Diese Liebesgeschichte konnte funktionieren, weil es wirklich herausragende Whiskys waren, Sherry-Nachreifungen, die die Unterschiede zwischen PX und Oloroso geschickt ausspielten, die ungefärbt, nicht kühlgefiltert und konzernunabhängig waren. Integre Whiskys eben, die viel mehr bieten konnten, als z. B. Glenfarclas aus x-fach wiederbefüllten Sherryfässern, bei denen allenfalls die Form noch an die ehemalige Befüllung erinnert. Und die Whiskys waren bezahlbar. 2016 – das ist gerade mal sieben Jahre her – konnte ich beim Holländer das Dreigestirn Revival, Allardice und Parliament im Angebot für zusammen 199 € kaufen. (An dieser Stelle muss ich das Schreiben unterbrechen und mehrere Stunden bitterlich weinen …).

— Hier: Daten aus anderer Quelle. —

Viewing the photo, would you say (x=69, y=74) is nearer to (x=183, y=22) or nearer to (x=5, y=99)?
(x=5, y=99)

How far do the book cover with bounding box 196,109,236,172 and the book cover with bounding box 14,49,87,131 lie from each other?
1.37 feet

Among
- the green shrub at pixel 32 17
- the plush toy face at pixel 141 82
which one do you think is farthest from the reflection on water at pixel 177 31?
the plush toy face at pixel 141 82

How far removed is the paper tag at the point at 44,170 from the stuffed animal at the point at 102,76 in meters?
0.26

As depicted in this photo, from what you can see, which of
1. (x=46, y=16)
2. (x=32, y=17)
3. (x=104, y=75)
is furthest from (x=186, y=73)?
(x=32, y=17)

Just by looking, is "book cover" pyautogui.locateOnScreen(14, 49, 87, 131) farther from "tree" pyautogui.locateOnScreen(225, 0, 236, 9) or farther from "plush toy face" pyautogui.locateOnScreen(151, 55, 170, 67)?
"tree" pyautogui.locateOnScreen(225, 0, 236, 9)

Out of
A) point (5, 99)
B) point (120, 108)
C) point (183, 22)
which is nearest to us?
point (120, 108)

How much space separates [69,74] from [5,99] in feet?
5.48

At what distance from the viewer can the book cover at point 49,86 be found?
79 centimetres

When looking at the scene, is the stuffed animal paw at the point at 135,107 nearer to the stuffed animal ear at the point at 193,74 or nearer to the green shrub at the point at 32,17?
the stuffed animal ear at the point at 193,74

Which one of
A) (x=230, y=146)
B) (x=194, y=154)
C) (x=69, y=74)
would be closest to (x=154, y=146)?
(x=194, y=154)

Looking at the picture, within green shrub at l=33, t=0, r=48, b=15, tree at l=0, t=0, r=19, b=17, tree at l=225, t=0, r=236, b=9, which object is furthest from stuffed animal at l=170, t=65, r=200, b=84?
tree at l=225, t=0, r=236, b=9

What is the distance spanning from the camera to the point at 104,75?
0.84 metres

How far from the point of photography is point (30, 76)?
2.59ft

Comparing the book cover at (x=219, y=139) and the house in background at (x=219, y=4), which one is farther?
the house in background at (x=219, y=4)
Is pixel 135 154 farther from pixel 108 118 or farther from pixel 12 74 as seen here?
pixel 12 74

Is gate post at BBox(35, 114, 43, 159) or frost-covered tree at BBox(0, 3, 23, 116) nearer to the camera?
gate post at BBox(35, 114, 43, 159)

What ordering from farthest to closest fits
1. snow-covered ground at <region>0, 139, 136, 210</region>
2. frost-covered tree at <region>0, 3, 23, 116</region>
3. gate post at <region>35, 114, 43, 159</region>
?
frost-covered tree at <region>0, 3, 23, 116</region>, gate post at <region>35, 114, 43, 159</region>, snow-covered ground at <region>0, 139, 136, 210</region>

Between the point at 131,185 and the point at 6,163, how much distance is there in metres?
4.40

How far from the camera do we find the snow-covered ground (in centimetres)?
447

Heute kostet allein der Allardice fast 180 € – Ende der Liebesgeschichte, Beginn des puren Hasses. Was ist geschehen? Romantik und die Realität des Kapitalismus sind aufeinander geprallt und damit endet die Liebe. 2016, gerade mal acht Jahre nach dem Revival, macht der amerikanische Spirituosengigant Brown-Forman den Investoren der Benriach Distillery Co. (Benriach, Glendronach und Glenglassaugh) ein Angebot, das diese nicht ablehnen wollen und unsere Lieblingsdistillery ist zurück in den Fängen eines Konzerns. Anstelle von Billy Walker wird Rachel Barrie Herrin der Fässer und damit Ziel des Hasses vieler Fans.

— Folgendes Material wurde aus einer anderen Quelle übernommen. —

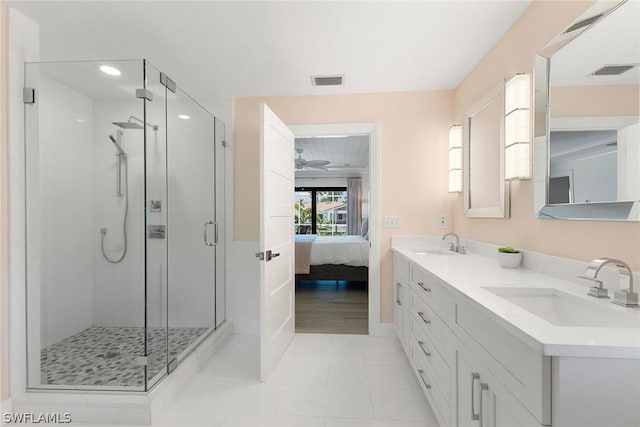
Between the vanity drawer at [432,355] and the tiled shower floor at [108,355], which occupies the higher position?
the vanity drawer at [432,355]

Pennan, Aberdeenshire | © Klaus Bölling, www.boelling.de

Natürlich hat ein Konzern wie Brown-Forman andere Interessen. Dort stellt man fest, dass die Fans Glendronach mit Macallan vergleichen, blickt nach Macallan, sagt ‚Aha‘ und erhöht die Preise. Vielleicht schraubt man auch an der Qualität der Fässer, vielleicht hatte aber auch Billy Walker die guten Fässer schon genutzt und die Lager geräubert – wer weiß. Und damit die Nerds wirklich wissen, woran sie nun sind, verschwindet das Qualitätsmerkmal un-chillfiltered, auch wenn man behauptet, dies weiterhin eigentlich nicht zu tun, aber manchmal sei es draußen ja auch kalt und dann bekomme man vielleicht rechtliche Probleme. Nachts ist es kälter als draußen, der übliche Konzern-Quatsch, für den wir unsere Lieblinge von Brown-Forman, Diageo, Pernod Ricard oder Beam-Suntory so tief in unsere Fanherzen geschlossen haben.

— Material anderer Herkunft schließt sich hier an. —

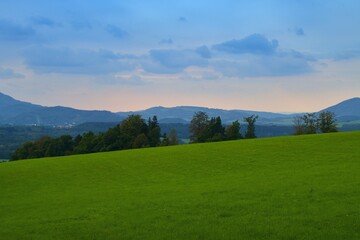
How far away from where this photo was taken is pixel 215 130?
118 metres

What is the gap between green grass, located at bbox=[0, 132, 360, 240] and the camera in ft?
50.7

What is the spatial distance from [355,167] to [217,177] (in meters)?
10.9

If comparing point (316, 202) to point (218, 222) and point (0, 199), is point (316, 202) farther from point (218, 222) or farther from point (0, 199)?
point (0, 199)

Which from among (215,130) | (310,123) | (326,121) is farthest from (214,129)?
(326,121)

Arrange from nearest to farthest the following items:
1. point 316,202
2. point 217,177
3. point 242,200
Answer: point 316,202
point 242,200
point 217,177

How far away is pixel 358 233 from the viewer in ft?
44.1

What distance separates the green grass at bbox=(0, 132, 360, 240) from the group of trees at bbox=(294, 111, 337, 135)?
6803 cm

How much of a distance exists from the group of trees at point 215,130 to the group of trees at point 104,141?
417 inches

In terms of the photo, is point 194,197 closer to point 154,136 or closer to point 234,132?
point 234,132

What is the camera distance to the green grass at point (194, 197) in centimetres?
1545

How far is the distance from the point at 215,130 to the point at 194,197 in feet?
312

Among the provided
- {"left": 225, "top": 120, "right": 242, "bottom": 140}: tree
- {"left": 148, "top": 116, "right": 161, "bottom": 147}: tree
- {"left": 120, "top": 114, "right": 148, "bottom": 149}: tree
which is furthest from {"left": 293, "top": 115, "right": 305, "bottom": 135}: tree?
{"left": 120, "top": 114, "right": 148, "bottom": 149}: tree

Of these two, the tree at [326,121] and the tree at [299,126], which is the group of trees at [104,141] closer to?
the tree at [299,126]

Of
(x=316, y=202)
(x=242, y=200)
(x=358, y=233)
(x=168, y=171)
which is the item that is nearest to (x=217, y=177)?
(x=168, y=171)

Ist der Whisky wirklich schlechter geworden? Objektiv vielleicht nicht – gefühlt auf alle Fälle. Aber allen, die nicht Teil der kurzen Liebesgeschichte geworden sind, wird es reichlich egal sein, ob Barrie, Billy oder wer auch immer die Signatur auf die Flaschen druckt. Glendronach 21 Parliament kostet im Herbst 2023 um die 250 €. Macallan 21 Fine Oak kostet satte 1.000 € mehr. Da geht also noch was.